Kraus then took the floor to share updates. She noted that new Elections Commission (ECOM) bylaw changes will now allow ECOM to appoint unopposed senators instead of holding an election, as described in a recent Daily article. Kraus added that there will be a GIM for prospective Class of 2020 Senators today at 9 p.m. in Braker 001, along with a candidates’ meeting this coming Wednesday at 9 p.m. She ended by noting that the Ginn Library, due to high levels of usage by undergraduate students, wants to assess the availability of study spaces on campus.
TCU Vice President Anna Del Castillo, a senior, then opened the floor to community updates.
TCU Class of 2021 Senator Janey Litvin then took the floor to note that the Tisch Library is considering installing printers in dorms and that Boston Burger Company plans to accept JumboCash in the future.
Assistant Treasurer Sharif Hamidi told the body that the resolution to extend the pass-fail deadline to ten weeks into the semester for all students, regardless of class year, has passed a faculty vote.
The Senate then moved to hear an affordability metric discussion led by TCU Trustee Representative Nathan Foster.
Foster, a senior, noted that he wants to advocate for tuition affordability, especially for students of lower-income brackets. He mentioned that he spoke with the Board of Trustees about this. The Board of Trustees communicated to him that Tufts compares their tuition to other schools and tries to match it accordingly.
Foster shared data from 2013 that only 2.9 percent of Tufts students come from the bottom 20 percent income bracket, while over 77 percent come from the top 20 percent. Foster mentioned that when Mack spoke to the TCU Senate Administration & Policy Committee, he had brought up the point that some tuition money goes back to financial aid. The “total student charge” metric Foster used to determine affordability is comprised of the total cost of attendance minus financial aid. Foster ended by suggesting that Tufts could possibly look into the number of students on Pell Grants to determine metrics. However, this method would not take into account students with undocumented status or international students, Foster explained.
The floor was then opened to questions and comments about the presentation.
TCU Class of 2021 Senator Mateo Gomez mentioned that he was against using Pell Grants to determine metrics for the previously mentioned reason of not taking into account international students or students with undocumented status. Gomez also argued that Senate should be realistic about the numbers and that decreasing tuition might also mean decreasing financial aid packages.
Foster then shared his final thoughts about his presentation and noted that he wants to use metrics to demonstrate not only Tufts’ lack of affordability, but also incentivize Tufts to be more affordable in the future. He further explained that although this presentation was primarily given for the purpose of general awareness, he wants there to be a resolution on this issue eventually.
Lastly, TCU Diversity & Community Affairs Officer; Culture, Ethnicity & Community Affairs (CECA) Committee Chair; and sophomore Shannon Lee opened the floor to community senator updates.
TCU Africana Community Senator Fatima Ajose noted that the kitchen in the Africana Center is almost finished and that the Pan Afrikan Alliance is doing a service initiative to collect menstrual products.
The meeting then adjourned.
CORRECTION: This article has been updated to reflect Foster’s presentation on affordability and economic metrics more accurately and to clarify the date of the financial data he presented.

# Written request 1
According to the meeting report, what percentage of Tufts students came from the bottom 20 percent income bracket in the 2013 data?
# Written request 2
Reproduce the meeting report between "The floor was" and "financial aid packages.", inclusive, without any changes.

# Dataset
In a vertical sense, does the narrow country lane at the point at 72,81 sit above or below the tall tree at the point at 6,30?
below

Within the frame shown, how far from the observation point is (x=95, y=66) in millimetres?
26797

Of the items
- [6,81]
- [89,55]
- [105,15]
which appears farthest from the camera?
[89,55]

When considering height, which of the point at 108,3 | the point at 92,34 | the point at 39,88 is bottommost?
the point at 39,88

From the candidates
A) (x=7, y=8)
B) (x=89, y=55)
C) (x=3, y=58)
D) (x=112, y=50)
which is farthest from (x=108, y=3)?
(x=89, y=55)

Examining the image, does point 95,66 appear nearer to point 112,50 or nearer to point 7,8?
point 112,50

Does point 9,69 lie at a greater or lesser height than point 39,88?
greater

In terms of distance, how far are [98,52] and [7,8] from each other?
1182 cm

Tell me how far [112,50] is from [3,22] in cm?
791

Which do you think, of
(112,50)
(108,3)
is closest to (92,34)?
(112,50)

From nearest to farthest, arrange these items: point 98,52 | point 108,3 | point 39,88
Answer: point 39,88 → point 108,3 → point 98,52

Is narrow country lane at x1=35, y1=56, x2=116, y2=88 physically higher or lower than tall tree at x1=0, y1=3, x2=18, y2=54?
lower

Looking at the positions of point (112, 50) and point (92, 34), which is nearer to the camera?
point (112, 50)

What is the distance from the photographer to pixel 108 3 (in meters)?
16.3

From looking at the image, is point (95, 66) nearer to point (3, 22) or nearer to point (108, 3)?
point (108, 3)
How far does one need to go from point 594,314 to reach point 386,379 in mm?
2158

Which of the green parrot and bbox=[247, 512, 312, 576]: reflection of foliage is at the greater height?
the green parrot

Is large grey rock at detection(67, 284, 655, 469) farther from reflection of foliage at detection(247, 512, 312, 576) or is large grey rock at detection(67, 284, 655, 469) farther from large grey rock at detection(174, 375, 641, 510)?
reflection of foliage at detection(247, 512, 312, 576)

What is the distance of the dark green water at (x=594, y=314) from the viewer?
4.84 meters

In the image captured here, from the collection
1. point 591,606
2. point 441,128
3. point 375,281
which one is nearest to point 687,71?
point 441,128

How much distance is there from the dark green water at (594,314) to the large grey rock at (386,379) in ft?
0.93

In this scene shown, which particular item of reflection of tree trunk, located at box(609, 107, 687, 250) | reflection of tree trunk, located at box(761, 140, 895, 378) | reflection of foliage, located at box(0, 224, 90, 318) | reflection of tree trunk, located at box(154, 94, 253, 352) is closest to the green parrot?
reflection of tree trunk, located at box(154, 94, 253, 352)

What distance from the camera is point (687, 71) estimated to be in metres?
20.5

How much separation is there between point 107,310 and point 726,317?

# Final answer 1
2.9 percent

# Final answer 2
The floor was then opened to questions and comments about the presentation.
TCU Class of 2021 Senator Mateo Gomez mentioned that he was against using Pell Grants to determine metrics for the previously mentioned reason of not taking into account international students or students with undocumented status. Gomez also argued that Senate should be realistic about the numbers and that decreasing tuition might also mean decreasing financial aid packages.